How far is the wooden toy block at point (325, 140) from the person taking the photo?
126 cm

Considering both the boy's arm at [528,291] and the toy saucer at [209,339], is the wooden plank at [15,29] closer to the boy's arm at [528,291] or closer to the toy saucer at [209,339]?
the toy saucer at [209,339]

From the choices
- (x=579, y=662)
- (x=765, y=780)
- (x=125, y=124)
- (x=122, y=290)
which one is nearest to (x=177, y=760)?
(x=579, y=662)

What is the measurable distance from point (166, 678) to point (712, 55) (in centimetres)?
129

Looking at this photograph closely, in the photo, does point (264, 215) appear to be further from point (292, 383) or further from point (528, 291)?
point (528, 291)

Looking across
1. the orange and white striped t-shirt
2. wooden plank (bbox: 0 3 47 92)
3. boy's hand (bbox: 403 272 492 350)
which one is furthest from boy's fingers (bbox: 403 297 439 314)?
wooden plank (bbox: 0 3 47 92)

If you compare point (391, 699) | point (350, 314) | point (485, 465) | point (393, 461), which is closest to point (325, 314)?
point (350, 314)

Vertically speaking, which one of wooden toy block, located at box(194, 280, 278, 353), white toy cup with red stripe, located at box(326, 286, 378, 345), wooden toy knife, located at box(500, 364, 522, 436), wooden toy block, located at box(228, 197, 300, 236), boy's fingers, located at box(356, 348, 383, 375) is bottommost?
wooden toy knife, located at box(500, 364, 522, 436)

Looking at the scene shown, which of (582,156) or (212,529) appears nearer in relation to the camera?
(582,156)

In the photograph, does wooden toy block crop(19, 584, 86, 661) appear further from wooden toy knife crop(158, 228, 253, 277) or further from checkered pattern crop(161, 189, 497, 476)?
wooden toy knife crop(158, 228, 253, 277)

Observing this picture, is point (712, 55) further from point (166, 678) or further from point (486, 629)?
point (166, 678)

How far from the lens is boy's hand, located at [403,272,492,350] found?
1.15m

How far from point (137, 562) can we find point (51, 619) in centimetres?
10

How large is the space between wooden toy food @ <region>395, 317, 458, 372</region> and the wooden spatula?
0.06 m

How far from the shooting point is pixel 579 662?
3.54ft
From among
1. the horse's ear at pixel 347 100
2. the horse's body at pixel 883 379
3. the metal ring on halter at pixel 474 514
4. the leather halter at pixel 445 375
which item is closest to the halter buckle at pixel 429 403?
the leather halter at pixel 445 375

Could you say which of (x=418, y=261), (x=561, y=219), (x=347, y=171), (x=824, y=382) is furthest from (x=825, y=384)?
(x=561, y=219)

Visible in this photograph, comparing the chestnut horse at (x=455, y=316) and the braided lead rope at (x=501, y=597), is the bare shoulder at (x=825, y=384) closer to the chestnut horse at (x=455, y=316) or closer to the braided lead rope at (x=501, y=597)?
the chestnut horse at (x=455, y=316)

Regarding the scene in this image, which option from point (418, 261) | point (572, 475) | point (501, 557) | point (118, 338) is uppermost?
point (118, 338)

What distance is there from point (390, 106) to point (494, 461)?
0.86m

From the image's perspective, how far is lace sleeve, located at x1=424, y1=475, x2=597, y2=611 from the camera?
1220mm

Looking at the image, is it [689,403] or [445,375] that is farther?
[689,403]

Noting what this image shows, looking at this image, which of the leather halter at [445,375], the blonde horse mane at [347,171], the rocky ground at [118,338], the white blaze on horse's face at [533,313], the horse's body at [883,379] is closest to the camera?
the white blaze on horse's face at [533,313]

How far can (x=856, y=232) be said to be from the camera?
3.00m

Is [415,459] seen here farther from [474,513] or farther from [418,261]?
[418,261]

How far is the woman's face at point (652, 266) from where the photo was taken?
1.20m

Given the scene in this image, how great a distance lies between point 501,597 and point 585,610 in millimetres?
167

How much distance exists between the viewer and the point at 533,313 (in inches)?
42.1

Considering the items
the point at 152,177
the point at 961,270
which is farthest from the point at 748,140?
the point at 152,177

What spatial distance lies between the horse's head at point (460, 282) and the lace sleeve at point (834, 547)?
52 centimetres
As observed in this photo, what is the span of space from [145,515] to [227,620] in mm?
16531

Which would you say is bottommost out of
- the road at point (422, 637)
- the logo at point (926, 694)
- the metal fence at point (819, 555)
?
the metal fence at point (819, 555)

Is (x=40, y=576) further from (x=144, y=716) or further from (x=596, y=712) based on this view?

+-------+

* [Work instructions]: Convert all of the entries above into a JSON list of strings, with one string for each line and no blank lines.

* [Exercise result]:
[
  "How far is the wooden toy block at point (325, 140) from the person taking the photo?",
  "126 cm",
  "Considering both the boy's arm at [528,291] and the toy saucer at [209,339], is the wooden plank at [15,29] closer to the boy's arm at [528,291] or closer to the toy saucer at [209,339]?",
  "the toy saucer at [209,339]",
  "From the choices",
  "- (x=579, y=662)",
  "- (x=765, y=780)",
  "- (x=125, y=124)",
  "- (x=122, y=290)",
  "which one is nearest to (x=177, y=760)?",
  "(x=579, y=662)",
  "What is the measurable distance from point (166, 678) to point (712, 55) (in centimetres)?",
  "129",
  "Looking at this photograph closely, in the photo, does point (264, 215) appear to be further from point (292, 383) or further from point (528, 291)?",
  "point (528, 291)",
  "Looking across",
  "1. the orange and white striped t-shirt",
  "2. wooden plank (bbox: 0 3 47 92)",
  "3. boy's hand (bbox: 403 272 492 350)",
  "which one is furthest from boy's fingers (bbox: 403 297 439 314)?",
  "wooden plank (bbox: 0 3 47 92)",
  "If you compare point (391, 699) | point (350, 314) | point (485, 465) | point (393, 461), which is closest to point (325, 314)?",
  "point (350, 314)",
  "Vertically speaking, which one of wooden toy block, located at box(194, 280, 278, 353), white toy cup with red stripe, located at box(326, 286, 378, 345), wooden toy knife, located at box(500, 364, 522, 436), wooden toy block, located at box(228, 197, 300, 236), boy's fingers, located at box(356, 348, 383, 375) is bottommost?",
  "wooden toy knife, located at box(500, 364, 522, 436)",
  "Looking at the scene shown, which of (582,156) or (212,529) appears nearer in relation to the camera?",
  "(582,156)",
  "In the photograph, does wooden toy block crop(19, 584, 86, 661) appear further from wooden toy knife crop(158, 228, 253, 277) or further from checkered pattern crop(161, 189, 497, 476)?",
  "wooden toy knife crop(158, 228, 253, 277)",
  "Observing this picture, is point (712, 55) further from point (166, 678) or further from point (486, 629)?",
  "point (166, 678)",
  "How far from the lens is boy's hand, located at [403,272,492,350] found?",
  "1.15m",
  "How far from point (137, 562) can we find point (51, 619) in centimetres?",
  "10",
  "How large is the space between wooden toy food @ <region>395, 317, 458, 372</region> and the wooden spatula?",
  "0.06 m",
  "How far from the shooting point is pixel 579 662?",
  "3.54ft",
  "From among",
  "1. the horse's ear at pixel 347 100",
  "2. the horse's body at pixel 883 379",
  "3. the metal ring on halter at pixel 474 514",
  "4. the leather halter at pixel 445 375",
  "which item is closest to the halter buckle at pixel 429 403?",
  "the leather halter at pixel 445 375",
  "Could you say which of (x=418, y=261), (x=561, y=219), (x=347, y=171), (x=824, y=382) is furthest from (x=825, y=384)?",
  "(x=561, y=219)",
  "Visible in this photograph, comparing the chestnut horse at (x=455, y=316) and the braided lead rope at (x=501, y=597), is the bare shoulder at (x=825, y=384) closer to the chestnut horse at (x=455, y=316) or closer to the braided lead rope at (x=501, y=597)?",
  "the chestnut horse at (x=455, y=316)",
  "Regarding the scene in this image, which option from point (418, 261) | point (572, 475) | point (501, 557) | point (118, 338) is uppermost?",
  "point (118, 338)",
  "What distance is there from point (390, 106) to point (494, 461)?",
  "0.86m",
  "From the image's perspective, how far is lace sleeve, located at x1=424, y1=475, x2=597, y2=611 from the camera?",
  "1220mm",
  "Looking at the image, is it [689,403] or [445,375] that is farther?",
  "[689,403]",
  "Noting what this image shows, looking at this image, which of the leather halter at [445,375], the blonde horse mane at [347,171], the rocky ground at [118,338], the white blaze on horse's face at [533,313], the horse's body at [883,379] is closest to the camera?",
  "the white blaze on horse's face at [533,313]",
  "How far can (x=856, y=232) be said to be from the camera?",
  "3.00m",
  "Is [415,459] seen here farther from [474,513] or farther from [418,261]?",
  "[418,261]",
  "How far is the woman's face at point (652, 266) from where the photo was taken?",
  "1.20m",
  "Given the scene in this image, how great a distance lies between point 501,597 and point 585,610 in millimetres?",
  "167",
  "How much distance exists between the viewer and the point at 533,313 (in inches)?",
  "42.1",
  "Considering the items",
  "the point at 152,177",
  "the point at 961,270",
  "which is farthest from the point at 748,140?",
  "the point at 152,177",
  "What spatial distance lies between the horse's head at point (460, 282) and the lace sleeve at point (834, 547)?",
  "52 centimetres",
  "As observed in this photo, what is the span of space from [145,515] to [227,620] in mm?",
  "16531",
  "Which would you say is bottommost out of",
  "- the road at point (422, 637)",
  "- the logo at point (926, 694)",
  "- the metal fence at point (819, 555)",
  "?",
  "the metal fence at point (819, 555)",
  "Is (x=40, y=576) further from (x=144, y=716) or further from (x=596, y=712) based on this view?"
]